### Data provided ###

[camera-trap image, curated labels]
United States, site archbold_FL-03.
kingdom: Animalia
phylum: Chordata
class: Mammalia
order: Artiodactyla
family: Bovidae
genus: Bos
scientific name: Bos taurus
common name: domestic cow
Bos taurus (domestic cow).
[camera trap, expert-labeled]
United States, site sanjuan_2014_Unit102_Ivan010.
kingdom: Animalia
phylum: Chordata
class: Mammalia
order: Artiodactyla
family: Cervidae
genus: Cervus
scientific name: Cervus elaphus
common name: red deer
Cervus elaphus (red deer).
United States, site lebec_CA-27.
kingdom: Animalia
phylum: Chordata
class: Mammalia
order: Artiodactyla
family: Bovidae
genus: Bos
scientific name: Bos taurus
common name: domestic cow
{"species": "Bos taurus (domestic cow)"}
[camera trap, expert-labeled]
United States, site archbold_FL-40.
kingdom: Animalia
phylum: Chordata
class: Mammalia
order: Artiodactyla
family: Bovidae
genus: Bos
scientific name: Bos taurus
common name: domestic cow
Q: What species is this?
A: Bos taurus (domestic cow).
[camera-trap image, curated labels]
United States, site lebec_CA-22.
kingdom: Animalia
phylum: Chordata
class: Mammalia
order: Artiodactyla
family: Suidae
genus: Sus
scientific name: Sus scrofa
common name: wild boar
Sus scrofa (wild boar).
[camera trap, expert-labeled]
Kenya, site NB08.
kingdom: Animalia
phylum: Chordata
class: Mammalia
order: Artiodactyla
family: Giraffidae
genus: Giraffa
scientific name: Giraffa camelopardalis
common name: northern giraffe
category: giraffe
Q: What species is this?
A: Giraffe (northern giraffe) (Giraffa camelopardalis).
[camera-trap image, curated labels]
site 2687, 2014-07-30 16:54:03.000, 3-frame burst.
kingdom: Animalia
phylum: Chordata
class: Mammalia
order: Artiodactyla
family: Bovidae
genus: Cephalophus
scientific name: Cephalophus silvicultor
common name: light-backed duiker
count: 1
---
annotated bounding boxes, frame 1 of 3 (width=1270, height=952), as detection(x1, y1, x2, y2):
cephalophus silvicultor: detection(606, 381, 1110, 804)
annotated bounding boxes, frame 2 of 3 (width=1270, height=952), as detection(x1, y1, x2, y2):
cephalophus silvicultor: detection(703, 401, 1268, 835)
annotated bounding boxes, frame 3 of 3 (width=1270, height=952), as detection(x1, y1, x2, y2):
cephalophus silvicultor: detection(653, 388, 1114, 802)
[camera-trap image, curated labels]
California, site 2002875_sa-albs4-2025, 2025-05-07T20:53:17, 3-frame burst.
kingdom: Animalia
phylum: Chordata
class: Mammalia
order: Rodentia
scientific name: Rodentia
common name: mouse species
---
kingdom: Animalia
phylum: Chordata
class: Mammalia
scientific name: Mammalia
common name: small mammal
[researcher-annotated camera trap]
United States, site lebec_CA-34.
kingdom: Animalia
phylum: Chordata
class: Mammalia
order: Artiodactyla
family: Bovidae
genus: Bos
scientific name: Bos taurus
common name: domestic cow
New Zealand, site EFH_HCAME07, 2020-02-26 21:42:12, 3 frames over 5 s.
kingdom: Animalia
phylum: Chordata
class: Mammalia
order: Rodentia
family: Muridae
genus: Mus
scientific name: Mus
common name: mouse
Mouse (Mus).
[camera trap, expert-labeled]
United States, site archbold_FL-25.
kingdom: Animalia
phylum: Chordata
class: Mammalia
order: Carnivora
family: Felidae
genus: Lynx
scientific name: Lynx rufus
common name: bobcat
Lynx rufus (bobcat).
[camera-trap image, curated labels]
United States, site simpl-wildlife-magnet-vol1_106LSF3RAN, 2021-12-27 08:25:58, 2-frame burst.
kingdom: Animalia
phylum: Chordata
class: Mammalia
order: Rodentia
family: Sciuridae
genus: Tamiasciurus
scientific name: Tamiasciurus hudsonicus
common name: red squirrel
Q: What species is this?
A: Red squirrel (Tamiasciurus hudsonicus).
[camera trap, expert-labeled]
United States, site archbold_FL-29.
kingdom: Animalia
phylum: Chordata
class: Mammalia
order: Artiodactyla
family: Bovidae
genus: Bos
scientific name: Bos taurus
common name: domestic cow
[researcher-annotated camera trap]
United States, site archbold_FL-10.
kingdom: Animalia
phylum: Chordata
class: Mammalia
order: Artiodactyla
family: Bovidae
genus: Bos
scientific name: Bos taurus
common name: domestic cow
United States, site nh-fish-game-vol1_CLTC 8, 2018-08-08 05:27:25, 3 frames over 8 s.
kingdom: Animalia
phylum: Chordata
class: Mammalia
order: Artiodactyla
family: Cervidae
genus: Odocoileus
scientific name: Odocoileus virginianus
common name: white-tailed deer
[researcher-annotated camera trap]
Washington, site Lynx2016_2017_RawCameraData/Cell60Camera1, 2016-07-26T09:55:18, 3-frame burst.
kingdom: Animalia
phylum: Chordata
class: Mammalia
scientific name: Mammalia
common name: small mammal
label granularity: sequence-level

###

- [Exercise aim]:
Above are the entries. Quote exactly the lines from the one bearing "family: Muridae" through the one bearing "08:25:58, 2-frame burst.".

- [Exercise output]:
family: Muridae
genus: Mus
scientific name: Mus
common name: mouse
Mouse (Mus).
[camera trap, expert-labeled]
United States, site archbold_FL-25.
kingdom: Animalia
phylum: Chordata
class: Mammalia
order: Carnivora
family: Felidae
genus: Lynx
scientific name: Lynx rufus
common name: bobcat
Lynx rufus (bobcat).
[camera-trap image, curated labels]
United States, site simpl-wildlife-magnet-vol1_106LSF3RAN, 2021-12-27 08:25:58, 2-frame burst.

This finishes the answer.